WHAT NEEDS TO BE DONE: Reproduce verbatim the passage of the ggplot2 tutorial below from "Compare the ggplot2" to "col = iris$Species)".

Part 1 is here.

Steps to a ggplot2 plot

4. Geoms

Now we can plot iris!

Compare the ggplot2 code to the base R code we saw earlier:

ggplot2

ggplot(iris) + 
  # This aes() call sets up the PLOT LEVEL aesthetics
  aes(x = Sepal.Length, y = Sepal.Width, color = Species) + 
  geom_point()

base R

plot(iris$Sepal.Length, iris$Sepal.Width, col = iris$Species)
legend(7, 4.3, 
       unique(iris$Species),
       col=1:length(iris$Species), 
       pch = 1)

Now the advantages of ggplot2 and the grammar-of-graphics approach start to get clear.

Same data, different geoms

Geoms have different aesthetic requirements, and not every geom works with every dataset (visually or computationally):

# Note now the aes() call is INSIDE the ggplot() call--makes it obvious that these
# are the initial, PLOT LEVEL aesthetics
iris_plot <- ggplot(iris_long, aes(x = Sepal, 
                                   y = Petal, 
                                   color = Species))

THE DATA:
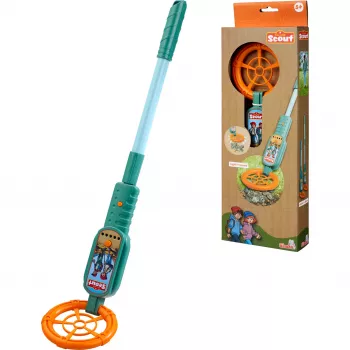 Detector de metales Simba-Dickie Simba Scout 109452668 — diseño ligero y portátil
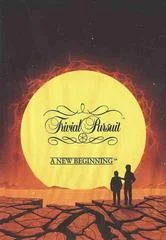 Carátula de Trivial Pursuit: A New Beginning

ANSWER TO THE PROBLEM:
Compare the ggplot2 code to the base R code we saw earlier:

ggplot2

ggplot(iris) + 
  # This aes() call sets up the PLOT LEVEL aesthetics
  aes(x = Sepal.Length, y = Sepal.Width, color = Species) + 
  geom_point()

base R

plot(iris$Sepal.Length, iris$Sepal.Width, col = iris$Species)